Now I wonder if today’s students and recent graduates look back at the 60s and think some of the rules we had to follow were just as unreasonable. Yes, we were required to keep our nails clipped short and our hair had to be off our collars (the guys’ too), either pinned up or cut short. Believe me, those mandates, as well as the one banning the wearing of fragrances, were enforced!
I recently learned of a patient who contracted a near-fatal infection while in the hospital for a routine surgical procedure. Because of her bad experience, she has taken it upon herself to promote safeguards that will help curb the incidence of hospital-acquired infections. I was surprised—shocked would be a better word—to read that she encouraged health care workers to tie back long hair, clip nails short and, as a courtesy to patients, to not wear colognes in the work setting.

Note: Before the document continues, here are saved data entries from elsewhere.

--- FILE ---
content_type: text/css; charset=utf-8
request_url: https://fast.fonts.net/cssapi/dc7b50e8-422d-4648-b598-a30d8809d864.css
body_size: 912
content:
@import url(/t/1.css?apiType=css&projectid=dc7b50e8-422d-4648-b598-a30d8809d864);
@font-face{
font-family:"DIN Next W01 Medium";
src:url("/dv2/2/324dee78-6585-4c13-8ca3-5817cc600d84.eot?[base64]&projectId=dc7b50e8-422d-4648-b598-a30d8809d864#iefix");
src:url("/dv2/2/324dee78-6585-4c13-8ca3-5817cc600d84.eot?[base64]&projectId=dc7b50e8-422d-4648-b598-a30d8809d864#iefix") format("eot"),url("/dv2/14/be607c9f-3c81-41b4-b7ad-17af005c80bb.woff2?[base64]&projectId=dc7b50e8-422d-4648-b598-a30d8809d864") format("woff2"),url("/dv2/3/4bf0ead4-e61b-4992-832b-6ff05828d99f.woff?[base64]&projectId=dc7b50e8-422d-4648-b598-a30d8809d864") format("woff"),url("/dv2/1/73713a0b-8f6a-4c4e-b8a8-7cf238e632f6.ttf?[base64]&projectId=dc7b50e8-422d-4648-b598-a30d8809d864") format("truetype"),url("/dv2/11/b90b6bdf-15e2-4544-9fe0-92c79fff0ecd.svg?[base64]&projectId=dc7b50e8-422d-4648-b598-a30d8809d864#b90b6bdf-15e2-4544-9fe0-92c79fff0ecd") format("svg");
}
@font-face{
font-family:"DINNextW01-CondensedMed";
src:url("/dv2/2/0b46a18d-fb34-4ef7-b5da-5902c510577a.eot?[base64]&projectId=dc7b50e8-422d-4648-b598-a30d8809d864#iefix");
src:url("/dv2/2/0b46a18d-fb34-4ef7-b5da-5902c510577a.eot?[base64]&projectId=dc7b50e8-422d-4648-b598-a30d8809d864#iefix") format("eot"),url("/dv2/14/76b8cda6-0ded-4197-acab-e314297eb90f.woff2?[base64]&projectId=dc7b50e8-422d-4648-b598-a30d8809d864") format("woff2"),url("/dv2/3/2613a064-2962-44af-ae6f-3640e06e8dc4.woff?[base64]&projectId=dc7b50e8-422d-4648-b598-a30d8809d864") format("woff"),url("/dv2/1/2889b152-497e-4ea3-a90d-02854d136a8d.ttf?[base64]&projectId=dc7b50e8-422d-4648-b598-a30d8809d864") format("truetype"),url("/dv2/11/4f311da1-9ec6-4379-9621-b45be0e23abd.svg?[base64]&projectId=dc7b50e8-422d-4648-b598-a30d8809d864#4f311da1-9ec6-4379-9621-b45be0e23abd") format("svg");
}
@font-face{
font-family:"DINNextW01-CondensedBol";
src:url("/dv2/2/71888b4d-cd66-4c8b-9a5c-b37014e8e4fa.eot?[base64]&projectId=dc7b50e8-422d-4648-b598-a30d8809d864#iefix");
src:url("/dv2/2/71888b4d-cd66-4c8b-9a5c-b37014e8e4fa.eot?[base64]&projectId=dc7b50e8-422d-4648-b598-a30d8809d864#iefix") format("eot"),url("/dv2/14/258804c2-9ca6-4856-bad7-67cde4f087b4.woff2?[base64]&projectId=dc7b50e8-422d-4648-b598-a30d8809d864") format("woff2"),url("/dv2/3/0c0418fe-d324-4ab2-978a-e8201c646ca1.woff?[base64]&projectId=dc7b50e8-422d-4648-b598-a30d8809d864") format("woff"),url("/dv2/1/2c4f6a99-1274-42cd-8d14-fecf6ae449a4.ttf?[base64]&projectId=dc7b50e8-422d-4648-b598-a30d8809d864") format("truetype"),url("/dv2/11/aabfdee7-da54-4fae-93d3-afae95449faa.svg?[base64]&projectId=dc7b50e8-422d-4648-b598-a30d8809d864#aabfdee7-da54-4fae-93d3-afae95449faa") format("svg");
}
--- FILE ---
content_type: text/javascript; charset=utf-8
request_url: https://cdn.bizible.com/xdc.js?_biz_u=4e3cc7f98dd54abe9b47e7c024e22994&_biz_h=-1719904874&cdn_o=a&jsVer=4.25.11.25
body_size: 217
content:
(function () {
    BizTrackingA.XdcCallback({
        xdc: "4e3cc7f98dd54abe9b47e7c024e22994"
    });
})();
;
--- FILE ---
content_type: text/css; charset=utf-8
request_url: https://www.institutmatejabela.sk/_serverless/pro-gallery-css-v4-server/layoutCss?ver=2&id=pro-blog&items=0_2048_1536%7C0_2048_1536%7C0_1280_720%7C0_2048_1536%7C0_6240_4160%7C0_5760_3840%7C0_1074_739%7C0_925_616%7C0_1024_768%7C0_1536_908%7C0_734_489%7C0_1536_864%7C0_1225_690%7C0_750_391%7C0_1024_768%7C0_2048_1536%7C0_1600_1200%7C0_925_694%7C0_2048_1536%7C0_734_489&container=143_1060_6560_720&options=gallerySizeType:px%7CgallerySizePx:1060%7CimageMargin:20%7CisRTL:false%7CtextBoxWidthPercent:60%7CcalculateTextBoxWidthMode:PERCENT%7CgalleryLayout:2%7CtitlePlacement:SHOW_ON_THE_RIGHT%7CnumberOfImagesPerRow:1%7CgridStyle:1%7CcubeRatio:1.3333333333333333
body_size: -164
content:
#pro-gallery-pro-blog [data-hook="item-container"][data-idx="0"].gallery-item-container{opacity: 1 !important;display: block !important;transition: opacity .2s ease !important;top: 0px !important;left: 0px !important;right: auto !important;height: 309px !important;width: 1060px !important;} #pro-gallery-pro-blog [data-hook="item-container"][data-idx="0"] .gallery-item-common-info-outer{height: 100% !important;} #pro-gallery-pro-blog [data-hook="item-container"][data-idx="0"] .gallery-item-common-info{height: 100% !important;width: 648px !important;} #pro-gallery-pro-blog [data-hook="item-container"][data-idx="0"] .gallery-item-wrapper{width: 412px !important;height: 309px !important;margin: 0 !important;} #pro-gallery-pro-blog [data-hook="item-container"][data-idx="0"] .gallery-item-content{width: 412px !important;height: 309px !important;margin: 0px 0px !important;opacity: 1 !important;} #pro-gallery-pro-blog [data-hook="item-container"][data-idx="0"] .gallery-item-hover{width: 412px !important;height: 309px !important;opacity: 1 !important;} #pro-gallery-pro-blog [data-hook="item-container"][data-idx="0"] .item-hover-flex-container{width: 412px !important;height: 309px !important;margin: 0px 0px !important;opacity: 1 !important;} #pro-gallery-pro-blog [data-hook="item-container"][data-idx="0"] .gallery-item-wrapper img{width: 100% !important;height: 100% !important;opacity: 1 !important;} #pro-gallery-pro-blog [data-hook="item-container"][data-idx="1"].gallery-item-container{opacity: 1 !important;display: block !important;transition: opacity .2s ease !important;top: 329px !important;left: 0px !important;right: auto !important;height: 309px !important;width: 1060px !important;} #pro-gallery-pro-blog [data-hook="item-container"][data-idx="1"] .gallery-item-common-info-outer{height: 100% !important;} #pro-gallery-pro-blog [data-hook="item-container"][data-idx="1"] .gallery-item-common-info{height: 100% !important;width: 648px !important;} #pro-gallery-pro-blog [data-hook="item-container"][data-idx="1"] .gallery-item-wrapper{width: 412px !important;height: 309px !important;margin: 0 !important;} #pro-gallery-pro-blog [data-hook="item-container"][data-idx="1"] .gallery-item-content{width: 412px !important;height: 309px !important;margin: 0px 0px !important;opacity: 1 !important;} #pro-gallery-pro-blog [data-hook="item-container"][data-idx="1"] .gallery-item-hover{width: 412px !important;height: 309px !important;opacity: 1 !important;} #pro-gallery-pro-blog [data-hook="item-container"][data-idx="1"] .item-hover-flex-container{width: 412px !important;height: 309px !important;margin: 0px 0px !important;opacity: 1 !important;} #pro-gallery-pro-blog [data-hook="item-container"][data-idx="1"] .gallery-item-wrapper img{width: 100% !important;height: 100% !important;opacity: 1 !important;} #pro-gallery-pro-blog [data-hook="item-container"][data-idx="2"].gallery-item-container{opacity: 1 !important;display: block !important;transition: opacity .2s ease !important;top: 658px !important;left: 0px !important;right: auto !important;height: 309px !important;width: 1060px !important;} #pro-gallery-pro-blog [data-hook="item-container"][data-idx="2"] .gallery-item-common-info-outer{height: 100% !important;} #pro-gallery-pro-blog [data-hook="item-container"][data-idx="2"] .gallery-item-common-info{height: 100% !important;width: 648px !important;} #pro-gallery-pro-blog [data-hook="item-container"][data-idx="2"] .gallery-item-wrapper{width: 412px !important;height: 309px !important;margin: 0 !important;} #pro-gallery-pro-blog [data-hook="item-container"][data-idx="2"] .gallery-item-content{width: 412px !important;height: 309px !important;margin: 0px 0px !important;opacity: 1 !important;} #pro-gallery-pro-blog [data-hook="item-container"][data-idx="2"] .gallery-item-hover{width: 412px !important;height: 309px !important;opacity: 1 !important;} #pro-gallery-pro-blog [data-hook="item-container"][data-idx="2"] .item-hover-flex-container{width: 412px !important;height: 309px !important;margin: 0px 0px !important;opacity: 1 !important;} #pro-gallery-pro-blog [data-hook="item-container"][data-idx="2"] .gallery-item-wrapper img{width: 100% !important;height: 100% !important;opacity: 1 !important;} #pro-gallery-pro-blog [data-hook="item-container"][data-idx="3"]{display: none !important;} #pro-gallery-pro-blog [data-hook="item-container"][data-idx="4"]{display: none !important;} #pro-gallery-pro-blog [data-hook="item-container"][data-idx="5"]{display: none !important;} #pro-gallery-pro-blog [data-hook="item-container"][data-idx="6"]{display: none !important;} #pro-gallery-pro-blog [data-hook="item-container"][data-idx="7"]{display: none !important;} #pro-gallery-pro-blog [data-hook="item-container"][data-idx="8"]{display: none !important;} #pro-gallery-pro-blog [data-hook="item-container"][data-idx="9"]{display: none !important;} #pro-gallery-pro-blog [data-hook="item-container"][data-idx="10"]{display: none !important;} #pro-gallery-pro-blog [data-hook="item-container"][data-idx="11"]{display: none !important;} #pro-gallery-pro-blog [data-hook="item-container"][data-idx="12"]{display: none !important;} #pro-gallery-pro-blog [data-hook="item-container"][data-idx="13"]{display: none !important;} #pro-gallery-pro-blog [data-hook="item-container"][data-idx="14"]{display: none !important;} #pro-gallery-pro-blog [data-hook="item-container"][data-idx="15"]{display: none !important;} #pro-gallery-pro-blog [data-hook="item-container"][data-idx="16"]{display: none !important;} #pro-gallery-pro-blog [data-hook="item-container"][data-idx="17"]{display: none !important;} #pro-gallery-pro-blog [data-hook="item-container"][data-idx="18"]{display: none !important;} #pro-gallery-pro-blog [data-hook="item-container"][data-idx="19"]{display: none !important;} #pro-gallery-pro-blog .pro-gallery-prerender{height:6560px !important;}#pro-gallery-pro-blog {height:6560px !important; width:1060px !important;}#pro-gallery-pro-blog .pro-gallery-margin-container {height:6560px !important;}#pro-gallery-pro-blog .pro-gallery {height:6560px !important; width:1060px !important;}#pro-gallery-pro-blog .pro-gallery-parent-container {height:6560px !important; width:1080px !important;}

What? I thought those three things were set-in-stone must-dos. Obviously this patient witnessed situations that would indicate that is not the case. Are such simple safeguards no longer being stressed in schools of nursing and in hospitals?
There is constant publicity about hospital-acquired infections being on the rise and the increasingly virulent and antibiotic-resistant strains of bacteria that cause them. Could laxity on the part of health care workers regarding what amounts to the ABCs of presenting oneself for patient care be a large part of the problem? Are medical personnel choosing to ignore what they were taught? Are hospital supervisors reluctant to risk upsetting their employees by calling them to task? Remember the old adage, ‘there are rules for a reason?’ I vote for getting back to basics.